Often plasticity is assumed to buffer decreases in population size due to increasing rates of environmental change, although it is increasingly clear that this relationship is context dependent[100]. A key implicit assumption in moving optimum theory is that plasticity incurs some energetic cost[48,102] which depends on the type of trait (e.g., morphology, phenology, physiology, behaviour) and the rate of environmental change. The cost of plasticity thus adjusts the critical limit of environmental change, producing a complex interaction between rate of environmental change and net benefit of plasticity[103,104].
Environmental variability also impacts the ability of plasticity to benefit population size and persistence. Although plasticity can mitigate the detrimental effects of environmental variability in some cases[105,106], individual-based simulations have shown that the magnitude of environmental fluctuations has surprisingly limited effects on population persistence[107]. The limitation of their results is in part because increased variation can decrease survival[108] without much effect on the amount of plasticity or amount of phenotypic lag.

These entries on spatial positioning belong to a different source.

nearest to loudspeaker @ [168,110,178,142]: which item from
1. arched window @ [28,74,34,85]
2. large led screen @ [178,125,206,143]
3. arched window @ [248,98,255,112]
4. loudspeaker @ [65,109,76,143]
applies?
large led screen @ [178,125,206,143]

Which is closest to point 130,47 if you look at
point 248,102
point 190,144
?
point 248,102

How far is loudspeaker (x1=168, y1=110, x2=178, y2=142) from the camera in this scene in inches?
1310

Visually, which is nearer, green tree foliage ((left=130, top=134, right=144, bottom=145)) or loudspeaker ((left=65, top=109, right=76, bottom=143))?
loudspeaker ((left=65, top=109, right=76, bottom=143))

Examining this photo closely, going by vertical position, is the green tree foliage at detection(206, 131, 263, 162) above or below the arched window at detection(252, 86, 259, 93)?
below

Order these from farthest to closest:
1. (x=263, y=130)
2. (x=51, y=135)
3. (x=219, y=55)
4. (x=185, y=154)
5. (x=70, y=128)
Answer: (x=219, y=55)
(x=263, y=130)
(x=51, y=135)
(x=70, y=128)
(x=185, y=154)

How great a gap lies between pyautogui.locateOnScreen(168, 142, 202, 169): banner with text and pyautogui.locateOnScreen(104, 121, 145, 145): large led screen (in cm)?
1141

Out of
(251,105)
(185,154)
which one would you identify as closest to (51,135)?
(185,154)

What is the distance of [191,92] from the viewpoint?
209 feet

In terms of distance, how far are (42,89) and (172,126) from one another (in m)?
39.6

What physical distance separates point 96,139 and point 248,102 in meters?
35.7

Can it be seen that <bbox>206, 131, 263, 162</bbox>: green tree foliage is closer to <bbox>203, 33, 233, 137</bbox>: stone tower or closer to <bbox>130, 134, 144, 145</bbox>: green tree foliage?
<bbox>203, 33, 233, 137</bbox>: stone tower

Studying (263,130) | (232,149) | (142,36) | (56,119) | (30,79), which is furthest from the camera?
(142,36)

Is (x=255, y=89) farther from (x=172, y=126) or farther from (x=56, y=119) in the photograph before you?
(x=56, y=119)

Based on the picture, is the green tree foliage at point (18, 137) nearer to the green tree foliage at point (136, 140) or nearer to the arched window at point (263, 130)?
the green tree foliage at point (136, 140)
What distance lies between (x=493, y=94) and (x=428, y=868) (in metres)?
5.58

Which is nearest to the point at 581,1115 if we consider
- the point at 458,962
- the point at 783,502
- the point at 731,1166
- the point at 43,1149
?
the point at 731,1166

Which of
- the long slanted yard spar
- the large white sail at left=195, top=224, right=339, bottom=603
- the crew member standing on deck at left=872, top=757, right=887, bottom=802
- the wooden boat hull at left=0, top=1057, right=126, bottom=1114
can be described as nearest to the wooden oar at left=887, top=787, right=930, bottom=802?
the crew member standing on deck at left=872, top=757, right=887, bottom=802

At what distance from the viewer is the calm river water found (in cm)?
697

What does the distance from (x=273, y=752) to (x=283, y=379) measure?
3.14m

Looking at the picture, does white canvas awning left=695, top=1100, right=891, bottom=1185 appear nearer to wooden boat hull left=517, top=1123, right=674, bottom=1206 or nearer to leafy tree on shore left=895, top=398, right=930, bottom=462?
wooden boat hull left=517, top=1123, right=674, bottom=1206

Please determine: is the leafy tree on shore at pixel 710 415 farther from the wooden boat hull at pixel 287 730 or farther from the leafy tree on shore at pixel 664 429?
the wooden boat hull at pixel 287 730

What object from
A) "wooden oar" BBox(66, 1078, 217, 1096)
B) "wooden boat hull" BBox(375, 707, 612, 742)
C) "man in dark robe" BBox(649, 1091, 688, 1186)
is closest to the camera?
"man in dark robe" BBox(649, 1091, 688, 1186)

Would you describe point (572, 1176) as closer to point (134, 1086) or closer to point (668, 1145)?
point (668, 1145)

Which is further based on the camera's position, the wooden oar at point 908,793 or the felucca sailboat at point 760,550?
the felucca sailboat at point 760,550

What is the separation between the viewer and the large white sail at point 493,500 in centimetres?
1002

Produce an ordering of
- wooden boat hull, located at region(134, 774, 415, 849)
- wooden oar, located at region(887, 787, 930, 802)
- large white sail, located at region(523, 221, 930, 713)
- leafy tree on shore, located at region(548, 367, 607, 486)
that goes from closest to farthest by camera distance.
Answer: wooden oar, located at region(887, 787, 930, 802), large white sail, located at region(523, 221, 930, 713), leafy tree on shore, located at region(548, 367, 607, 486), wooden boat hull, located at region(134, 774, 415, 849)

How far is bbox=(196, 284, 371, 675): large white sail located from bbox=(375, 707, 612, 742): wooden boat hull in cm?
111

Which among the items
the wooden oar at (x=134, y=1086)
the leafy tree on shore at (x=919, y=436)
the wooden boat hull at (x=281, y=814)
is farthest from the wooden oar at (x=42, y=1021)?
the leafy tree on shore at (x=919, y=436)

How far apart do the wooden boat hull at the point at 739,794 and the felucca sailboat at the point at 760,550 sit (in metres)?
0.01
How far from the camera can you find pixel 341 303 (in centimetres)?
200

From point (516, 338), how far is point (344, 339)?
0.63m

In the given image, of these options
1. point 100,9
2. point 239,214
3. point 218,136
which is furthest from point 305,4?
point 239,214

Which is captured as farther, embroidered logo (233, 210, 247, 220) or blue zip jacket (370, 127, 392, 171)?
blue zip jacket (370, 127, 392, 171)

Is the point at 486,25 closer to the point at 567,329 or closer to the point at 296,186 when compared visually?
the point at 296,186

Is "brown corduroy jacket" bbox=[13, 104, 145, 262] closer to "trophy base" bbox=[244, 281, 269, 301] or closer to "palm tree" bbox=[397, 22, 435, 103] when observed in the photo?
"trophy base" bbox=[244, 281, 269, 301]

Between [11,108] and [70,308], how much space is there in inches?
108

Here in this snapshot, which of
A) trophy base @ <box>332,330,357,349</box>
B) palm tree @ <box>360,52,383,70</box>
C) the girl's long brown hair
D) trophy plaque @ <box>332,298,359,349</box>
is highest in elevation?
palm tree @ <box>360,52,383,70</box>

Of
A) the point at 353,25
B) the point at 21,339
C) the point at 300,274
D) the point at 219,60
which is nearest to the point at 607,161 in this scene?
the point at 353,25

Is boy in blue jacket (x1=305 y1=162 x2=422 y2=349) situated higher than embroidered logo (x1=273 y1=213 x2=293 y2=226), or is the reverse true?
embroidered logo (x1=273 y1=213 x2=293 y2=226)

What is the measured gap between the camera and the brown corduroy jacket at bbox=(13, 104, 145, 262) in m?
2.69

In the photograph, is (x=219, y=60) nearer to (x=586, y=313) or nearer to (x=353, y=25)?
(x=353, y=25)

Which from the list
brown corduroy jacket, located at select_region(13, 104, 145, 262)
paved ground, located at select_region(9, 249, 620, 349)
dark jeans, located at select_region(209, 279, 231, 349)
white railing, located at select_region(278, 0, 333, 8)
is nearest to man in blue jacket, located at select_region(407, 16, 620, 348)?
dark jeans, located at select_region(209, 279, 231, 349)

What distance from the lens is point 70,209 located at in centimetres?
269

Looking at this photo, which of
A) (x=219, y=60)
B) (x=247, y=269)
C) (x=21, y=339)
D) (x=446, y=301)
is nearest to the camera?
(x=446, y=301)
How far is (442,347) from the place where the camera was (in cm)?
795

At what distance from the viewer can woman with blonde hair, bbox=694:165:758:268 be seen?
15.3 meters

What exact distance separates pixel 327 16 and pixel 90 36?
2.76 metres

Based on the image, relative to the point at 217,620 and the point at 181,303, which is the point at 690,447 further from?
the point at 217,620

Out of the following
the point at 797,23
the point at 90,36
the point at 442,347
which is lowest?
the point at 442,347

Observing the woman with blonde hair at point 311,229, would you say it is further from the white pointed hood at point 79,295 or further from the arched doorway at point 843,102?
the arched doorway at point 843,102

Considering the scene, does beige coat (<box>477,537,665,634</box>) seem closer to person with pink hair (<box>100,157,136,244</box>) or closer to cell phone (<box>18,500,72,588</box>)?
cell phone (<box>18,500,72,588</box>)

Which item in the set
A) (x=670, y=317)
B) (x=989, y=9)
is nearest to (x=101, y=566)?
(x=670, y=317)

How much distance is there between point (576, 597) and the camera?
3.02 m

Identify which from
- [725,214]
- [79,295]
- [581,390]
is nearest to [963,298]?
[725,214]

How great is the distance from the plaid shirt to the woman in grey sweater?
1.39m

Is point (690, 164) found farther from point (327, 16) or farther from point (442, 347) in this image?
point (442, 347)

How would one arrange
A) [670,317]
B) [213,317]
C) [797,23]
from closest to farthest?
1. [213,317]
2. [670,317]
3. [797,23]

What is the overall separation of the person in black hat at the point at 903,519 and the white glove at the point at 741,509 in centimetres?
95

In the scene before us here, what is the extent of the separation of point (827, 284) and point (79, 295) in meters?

Environmental temporal autocorrelation seems to have a clearer effect on the benefit of plasticity to population persistence than environmental variability. Both the theoretical and empirical literatures suggest that unreliable environmental cues, or low temporal autocorrelation, decrease the ability of plasticity to reduce extinction risk[101,109]. Here, we consider within-generational plasticity, but note that there is increasing interest in the evolution of plasticity over multiple generations[9]. More predictable fluctuations select for increased plasticity, suggesting that plasticity has a beneficial role for tracking moving optima[110].